The forms of meditation Lazar and other scientists are studying involve focusing on an image or sound or on one’s breathing. Though deceptively simple, the practice seems to exercise the parts of the brain that help us pay attention. “Attention is the key to learning, and meditation helps you voluntarily regulate it,” says Richard Davidson, director of the Laboratory for Affective Neuroscience at the University of Wisconsin. Since 1992, he has collaborated with the Dalai Lama to study the brains of Tibetan monks, whom he calls “the Olympic athletes of meditation.” Using caps with electrical sensors placed on the monks’ heads, Davidson has picked up unusually powerful gamma waves that are better synchronized in the Tibetans than they are in novice meditators. Studies have linked this gamma-wave synchrony to increased awareness.

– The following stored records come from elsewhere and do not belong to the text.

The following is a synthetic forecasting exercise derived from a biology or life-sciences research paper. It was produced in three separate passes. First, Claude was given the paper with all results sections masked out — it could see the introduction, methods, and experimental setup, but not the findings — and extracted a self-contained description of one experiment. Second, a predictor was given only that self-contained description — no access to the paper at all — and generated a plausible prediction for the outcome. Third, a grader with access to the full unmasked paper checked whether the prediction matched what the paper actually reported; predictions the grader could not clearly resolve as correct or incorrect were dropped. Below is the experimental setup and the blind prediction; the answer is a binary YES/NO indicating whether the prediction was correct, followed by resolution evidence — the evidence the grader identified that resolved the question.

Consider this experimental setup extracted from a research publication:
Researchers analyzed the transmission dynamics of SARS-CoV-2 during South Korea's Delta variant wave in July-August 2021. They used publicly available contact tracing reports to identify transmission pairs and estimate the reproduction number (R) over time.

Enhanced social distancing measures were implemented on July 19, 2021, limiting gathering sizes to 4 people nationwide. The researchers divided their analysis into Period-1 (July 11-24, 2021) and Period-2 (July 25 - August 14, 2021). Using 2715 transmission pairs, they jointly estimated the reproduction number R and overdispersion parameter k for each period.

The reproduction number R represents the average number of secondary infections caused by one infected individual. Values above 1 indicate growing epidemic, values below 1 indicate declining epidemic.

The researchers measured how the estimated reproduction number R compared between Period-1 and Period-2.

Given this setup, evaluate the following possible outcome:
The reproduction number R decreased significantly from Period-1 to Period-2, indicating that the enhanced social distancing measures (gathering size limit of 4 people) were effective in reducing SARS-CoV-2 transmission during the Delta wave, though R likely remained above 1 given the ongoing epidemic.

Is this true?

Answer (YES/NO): NO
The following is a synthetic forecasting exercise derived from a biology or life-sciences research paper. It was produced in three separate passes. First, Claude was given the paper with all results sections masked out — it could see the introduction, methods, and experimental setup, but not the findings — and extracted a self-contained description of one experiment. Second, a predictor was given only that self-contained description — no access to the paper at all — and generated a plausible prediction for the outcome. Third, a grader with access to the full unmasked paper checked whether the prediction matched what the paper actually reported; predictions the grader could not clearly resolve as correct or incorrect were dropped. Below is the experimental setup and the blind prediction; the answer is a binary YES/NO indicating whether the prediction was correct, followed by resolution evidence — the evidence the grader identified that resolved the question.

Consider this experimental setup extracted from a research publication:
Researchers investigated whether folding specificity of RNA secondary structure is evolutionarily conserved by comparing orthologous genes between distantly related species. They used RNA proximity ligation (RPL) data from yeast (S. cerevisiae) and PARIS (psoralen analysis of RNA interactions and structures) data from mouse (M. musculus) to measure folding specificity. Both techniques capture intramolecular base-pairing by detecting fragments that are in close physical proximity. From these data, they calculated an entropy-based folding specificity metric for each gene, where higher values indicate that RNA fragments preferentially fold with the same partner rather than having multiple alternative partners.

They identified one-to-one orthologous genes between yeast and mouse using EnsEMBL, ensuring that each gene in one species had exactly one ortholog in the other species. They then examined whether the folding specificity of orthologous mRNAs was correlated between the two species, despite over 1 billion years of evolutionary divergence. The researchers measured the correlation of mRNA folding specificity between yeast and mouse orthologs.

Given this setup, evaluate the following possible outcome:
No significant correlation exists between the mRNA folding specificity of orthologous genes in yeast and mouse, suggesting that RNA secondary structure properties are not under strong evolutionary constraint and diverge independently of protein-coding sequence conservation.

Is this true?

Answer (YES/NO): NO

A quick nap or meditation?

Many people who meditate claim the practice restores their energy, allowing them to perform better at tasks that require attention and concentration. If so, wouldn’t a midday nap work just as well? No, says Bruce O’Hara, associate professor of biology at the University of Kentucky. In a study to be published this year, he had college students either meditate, sleep or watch TV. Then he tested them for what psychologists call psychomotor vigilance, asking them to hit a button when a light flashed on a screen. Those who had been taught to meditate performed 10% better—”a huge jump, statistically speaking,” says O’Hara. Those who snoozed did significantly worse. “What it means,” O’Hara theorizes, “is that meditation may restore synapses, much like sleep but without the initial grogginess.”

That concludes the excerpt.